If we encounter maxConsecutiveJunkData pieces of irrelevant data in a row, we initiate BIGMIN and LITMAX. Importantly, at the point at which we've decided to use them, we're now somewhere within our linear search space (Z values 12 to 45) but outside the rectangular search space. In the Wikipedia article, they appear to have chosen a maxConsecutiveJunkData value of 4; they started at Z=12 and walked until they were 4 values outside of the rectangle (beyond 15) before deciding that it was now time to use BIGMIN. Because maxConsecutiveJunkData is left to your tastes, BIGMIN can be used on any value in the linear range (Z values 12 to 45). Somewhat confusingly, the article only shows the area from 19 on as crosshatched because that is the subrange of the search that will be optimized out when we use BIGMIN with a maxConsecutiveJunkData of 4.

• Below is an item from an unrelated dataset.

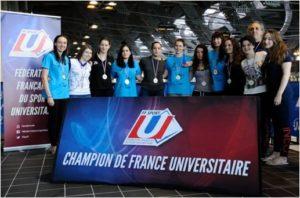 Tennis individuelle élite et N2 -  Championnat de France @ La baule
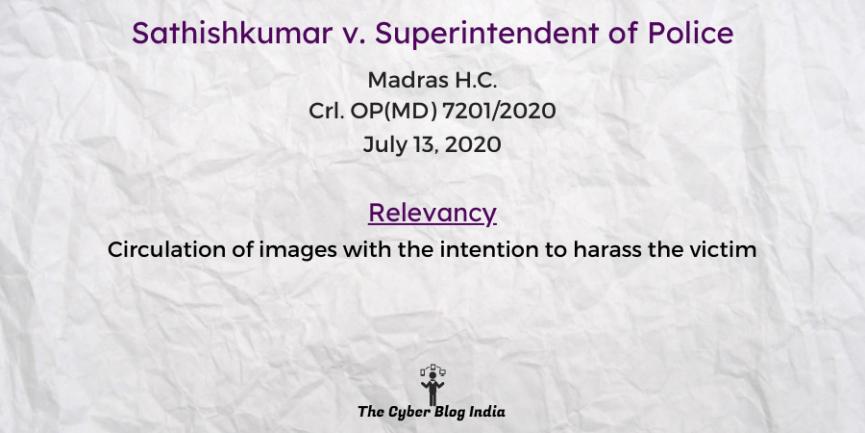 Sathishkumar v. Superintendent of Police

When we realize that we've wandered outside of the rectangle too far, we can conclude that the rectangle in non-contiguous. BIGMIN and LITMAX are used to identify the nature of the split. BIGMIN is designed to, given any value in the linear search space (e.g. 19), find the next smallest value that will be back inside the half of the split rectangle with larger Z values (i.e. jumping us from 19 to 36). LITMAX is similar, helping us to find the largest value that will be inside the half of the split rectangle with smaller Z values. The implementations of BIGMIN and LITMAX are explained in depth in the zdivide function explanation in the linked blog post.
It appears that the quoted example in the Wikipedia article has not been edited to clarify the context and assumptions. The approach used in that example is applicable to linear data structures that only allow sequential (forward and backward) seeking; that is, it is assumed that one cannot randomly seek to a storage cell in constant time using its morton index alone.
With that constraint, one's strategy begins with a full range that is the mininum morton index (16) and the maximum morton index (45). To make optimizations, one tries to find and eliminate large swaths of subranges that are outside the query rectangle. The hatched area in the diagram refers to what would have been accessed (sequentially) if such optimization (eliminating subranges) had not been applied.
After discussing the main optimization strategy for linear sequential data structures, it goes on to talk about other data structures with better seeking capability.